» EXERCISE INSTRUCTIONS: The copy you give must match the records exactly, except that it holds no images.

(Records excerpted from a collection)

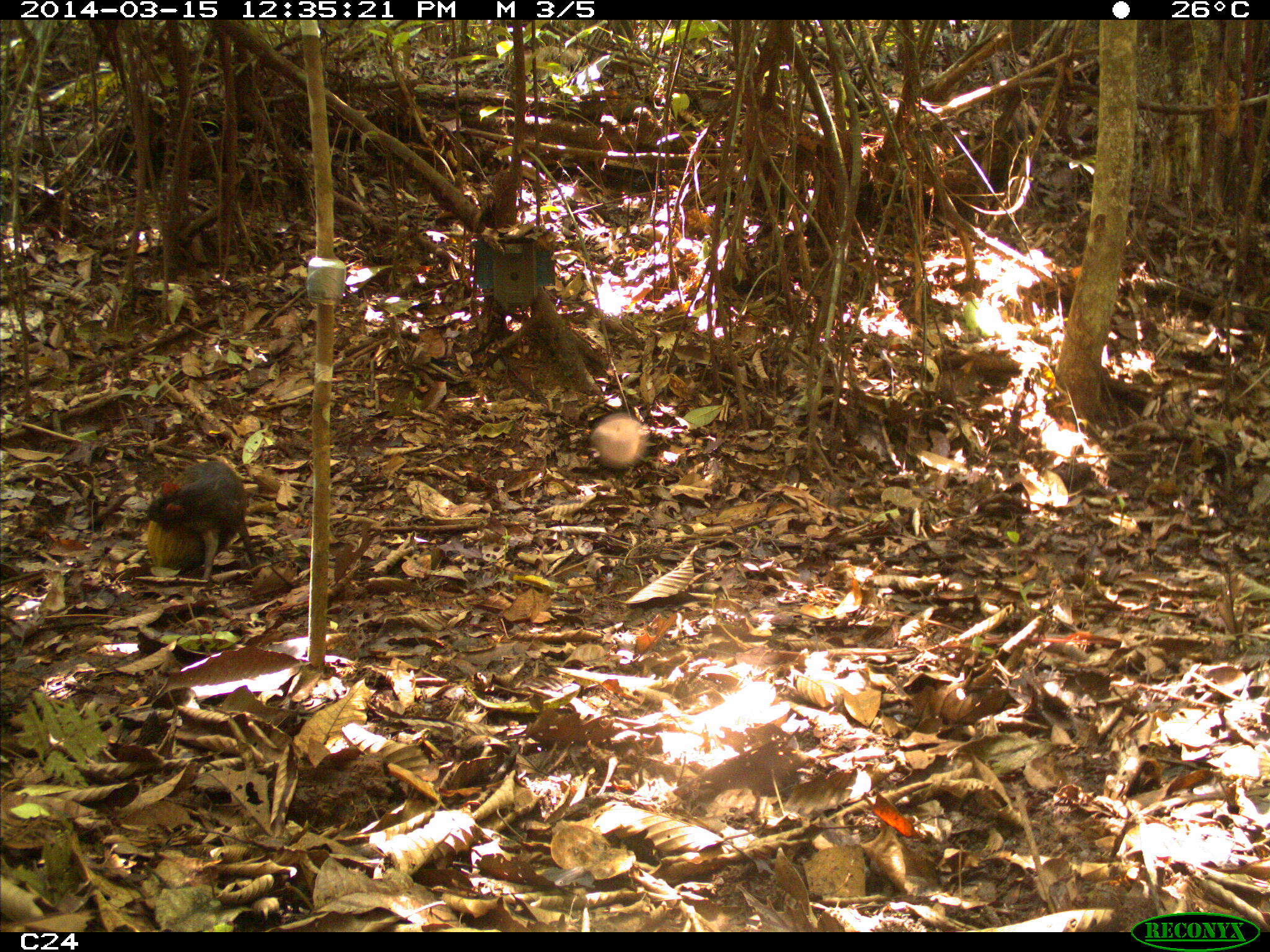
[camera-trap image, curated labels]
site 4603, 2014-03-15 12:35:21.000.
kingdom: Animalia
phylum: Chordata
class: Mammalia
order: Rodentia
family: Dasyproctidae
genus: Dasyprocta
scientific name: Dasyprocta leporina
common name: red-rumped agouti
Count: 1.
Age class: adult.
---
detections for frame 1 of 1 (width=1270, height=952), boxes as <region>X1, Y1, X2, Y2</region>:
dasyprocta leporina: <region>146, 460, 258, 582</region>; <region>578, 409, 658, 471</region>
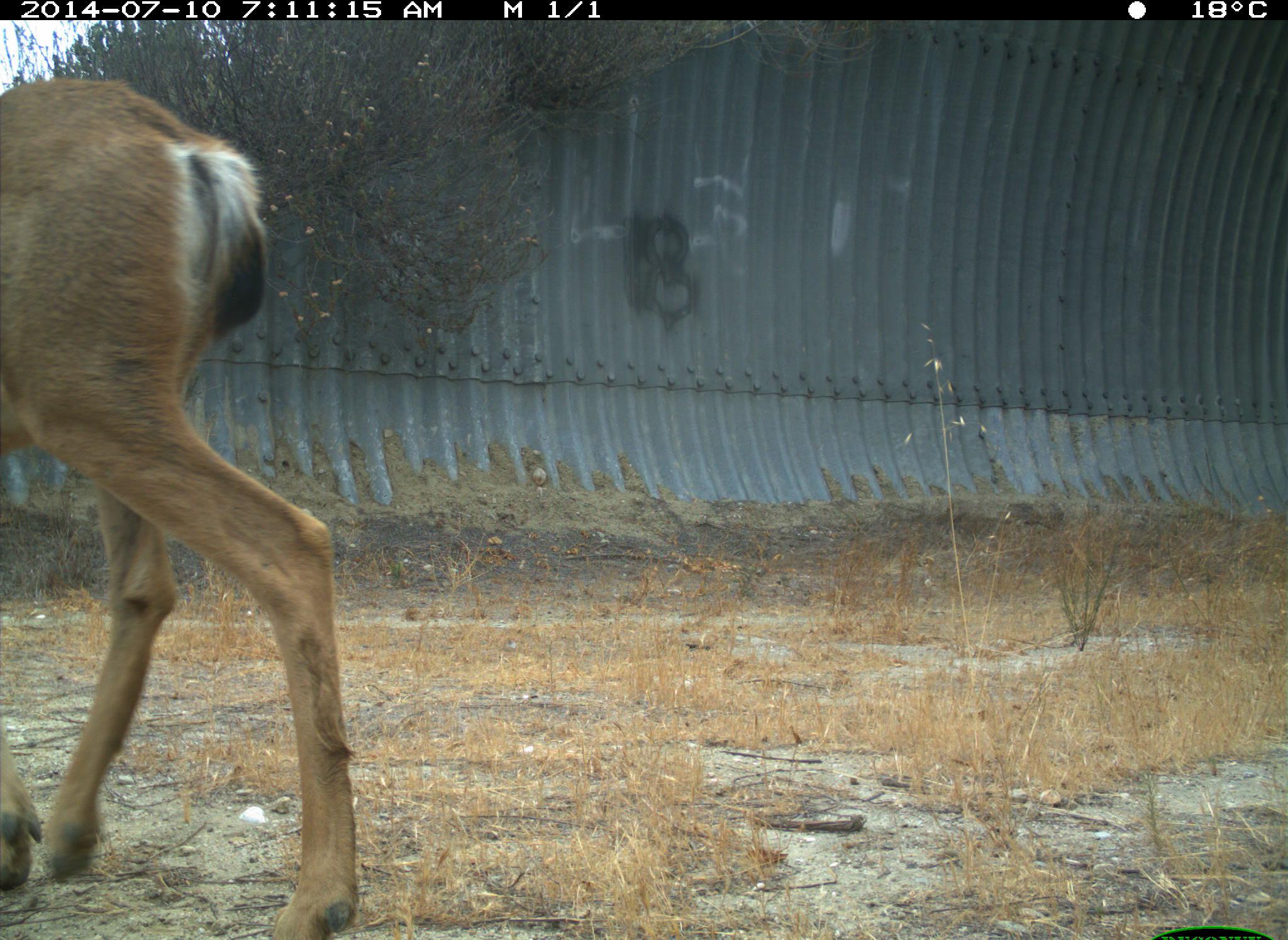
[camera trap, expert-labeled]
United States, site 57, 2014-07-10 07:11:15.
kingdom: Animalia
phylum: Chordata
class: Mammalia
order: Artiodactyla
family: Cervidae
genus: Odocoileus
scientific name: Odocoileus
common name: deer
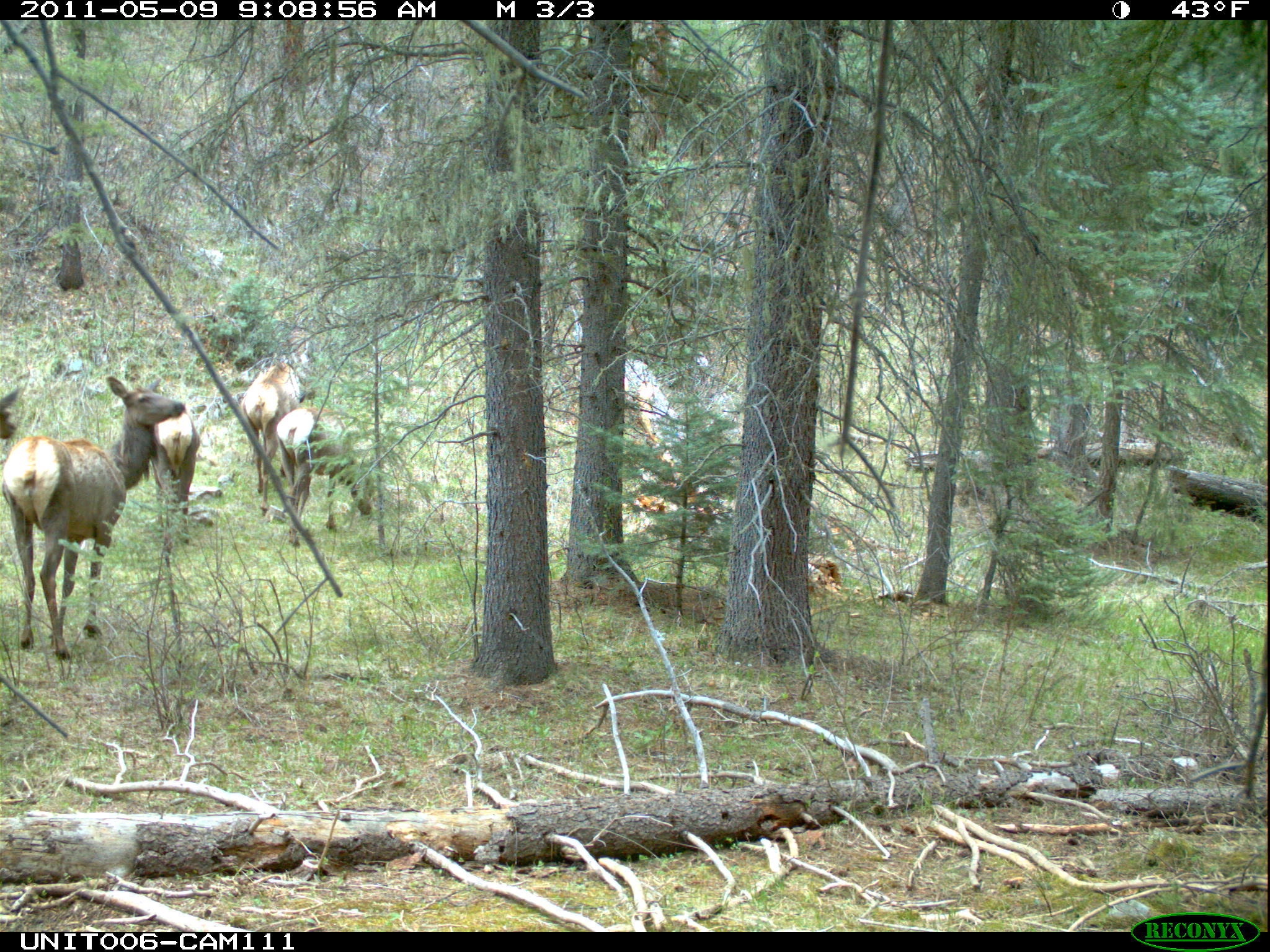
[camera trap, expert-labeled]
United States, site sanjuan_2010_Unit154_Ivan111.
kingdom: Animalia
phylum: Chordata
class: Mammalia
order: Artiodactyla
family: Cervidae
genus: Cervus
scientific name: Cervus elaphus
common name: red deer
Cervus elaphus (red deer).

» EXERCISE RESPONSE:
[camera-trap image, curated labels]
site 4603, 2014-03-15 12:35:21.000.
kingdom: Animalia
phylum: Chordata
class: Mammalia
order: Rodentia
family: Dasyproctidae
genus: Dasyprocta
scientific name: Dasyprocta leporina
common name: red-rumped agouti
Count: 1.
Age class: adult.
---
detections for frame 1 of 1 (width=1270, height=952), boxes as <region>X1, Y1, X2, Y2</region>:
dasyprocta leporina: <region>146, 460, 258, 582</region>; <region>578, 409, 658, 471</region>
[camera trap, expert-labeled]
United States, site 57, 2014-07-10 07:11:15.
kingdom: Animalia
phylum: Chordata
class: Mammalia
order: Artiodactyla
family: Cervidae
genus: Odocoileus
scientific name: Odocoileus
common name: deer
[camera trap, expert-labeled]
United States, site sanjuan_2010_Unit154_Ivan111.
kingdom: Animalia
phylum: Chordata
class: Mammalia
order: Artiodactyla
family: Cervidae
genus: Cervus
scientific name: Cervus elaphus
common name: red deer
Cervus elaphus (red deer).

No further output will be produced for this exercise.